The video depicts negative cultural patterns. The father in law was hardly punished for what he did to his daughter in law. The police sent her back when she tried to escape because she was causing shame to her family! In America the father in law would be the one causing the family shame. I am surprised that she had the courage to escape a second time. The child was forever changed by her beatings that she actually felt sorry for him when he was being beaten. Abuse there seems so common and expected that everyone seems to look the other way.

peachykeach said...

I agree with Sierra Blue. Children do not have the experience required to fulfill adult roles like marriage. The problem is that these people view their children as valuable resources and tools unlike American's who see their children as completing happiness.

Jondeflorence said...

Its a damn shame that we live in world where this is happening regularly, and yet when I attempt to bring it up in a conversation, 9 out of 10 people have NO idea what i'm talking about. As soon as I turn on the t.v., I am baraged by stories of how much this celebrity weighs, or who this celebrity has done, or how much time this celebrity has spent in prison, yet somehow these are more important topics than the marrying of 4 year old girls and their subsequent beatings because of their just being of the female sex.

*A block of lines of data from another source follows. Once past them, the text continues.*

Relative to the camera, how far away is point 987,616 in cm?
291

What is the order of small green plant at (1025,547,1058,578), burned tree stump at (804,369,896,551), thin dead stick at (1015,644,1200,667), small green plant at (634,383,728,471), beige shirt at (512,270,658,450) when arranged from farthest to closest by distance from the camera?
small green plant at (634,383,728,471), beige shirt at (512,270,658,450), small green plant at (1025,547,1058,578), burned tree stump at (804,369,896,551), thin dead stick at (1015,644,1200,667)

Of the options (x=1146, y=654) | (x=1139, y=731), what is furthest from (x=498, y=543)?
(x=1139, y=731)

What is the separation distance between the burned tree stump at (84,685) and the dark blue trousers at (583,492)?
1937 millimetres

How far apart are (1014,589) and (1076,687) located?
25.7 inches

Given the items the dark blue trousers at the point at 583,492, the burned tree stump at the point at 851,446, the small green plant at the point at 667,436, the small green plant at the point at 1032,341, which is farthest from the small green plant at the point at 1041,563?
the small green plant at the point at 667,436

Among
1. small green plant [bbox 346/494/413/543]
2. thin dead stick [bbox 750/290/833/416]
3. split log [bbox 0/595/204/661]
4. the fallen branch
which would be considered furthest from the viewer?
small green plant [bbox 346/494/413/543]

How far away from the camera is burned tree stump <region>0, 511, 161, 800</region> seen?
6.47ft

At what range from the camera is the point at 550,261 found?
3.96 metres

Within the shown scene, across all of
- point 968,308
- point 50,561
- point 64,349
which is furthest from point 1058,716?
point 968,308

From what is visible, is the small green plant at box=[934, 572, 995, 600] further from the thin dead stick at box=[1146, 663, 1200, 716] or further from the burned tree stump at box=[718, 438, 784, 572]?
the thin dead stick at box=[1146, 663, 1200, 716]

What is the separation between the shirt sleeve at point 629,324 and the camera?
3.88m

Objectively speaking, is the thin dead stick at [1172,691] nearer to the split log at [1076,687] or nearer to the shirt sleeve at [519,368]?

I personally blame the govt. but I always do.

bigbuddy said...

the government needs to inflict serious punishment on parents who allow these marriages to go on. these girls are being robbed of there childhood. its the worst kind of child abuse. send the parents to jail.

bigbuddy said...

the media should continue reporting on these cases. the government needs to take swift action. theres not a chance for these societies to flourish when all there doing is exploiting there own innocent children.

bigbuddy said...

i totally agree with kenny. people need to get more involved, including other governments. children should never be exploited.

Alexandra said...

Personally, i think marriage younger then the age of 24 is crazy. for me marriage is something i want to wait for. i want to be with "the one" and ill wait as long as i have to, to find him. being sold for marriage at that age is CRAZY!. it really blows my mind. the law in afghanistan is: a woman can be married at 16, and a man at 18. this causes issues, mentally and physically (reproduction). some marriages involve girls younger than 16 and sometimes as young as 9. i would never be able to sell my child or force them to get married. i think it is everyones person decision who they marry. marriage is about love and family. you cant force yourself to love anyone.

Alexandra said...

i also agree with kenny that their should be more involvement within the country and even within their people. fathers should put their foot down and not allow their daughters to be sold to marriage. they should take pride on what and who they bring into this world.

Alexandra said...

Sierra Blue and Peachykeach said it right. CHILDREN DO NOT HAVE THE EXPERIENCE REQUIRED TO FULFILL ADULT ROLES LIKE MARRIAGE. americans i think are more the opposite. YES most parents want their children to get married. but then again most parents are picky about their daughters future husband. they worry more if the guy is good enough, will treat her good, and above all, love her. its not about how much they can sell her for. its about HER!

Michael Rose said...

I have an outstanding respect for women, so it is hard for me to try to see the viewpoints of such cultures. Therefore, I am taking away that fact that Gulsoma is a young girl and just saying, “no matter were you live, treating a person like this (young or old, male or female) is unacceptable!

irishbabe said...

i think that the pattern still exists is in the fact that it is cultural. if there is to be any change the cukturak aspect will have to be taken out of it and then change can truley happen.

irishbabe said...

the situation can be improved by the society itself. the people can act on the violence and make it stop if they so choose. there should be at least be more woman being being activein the afgans womans affairs ministry.

irishbabe said...

i agree with jeniece when she says that 4 is way to early an age to be married. how do you expext yourself to be able to clean a kitchen when you so small, or even cook. something does need to change as jeniece said and it need to fast.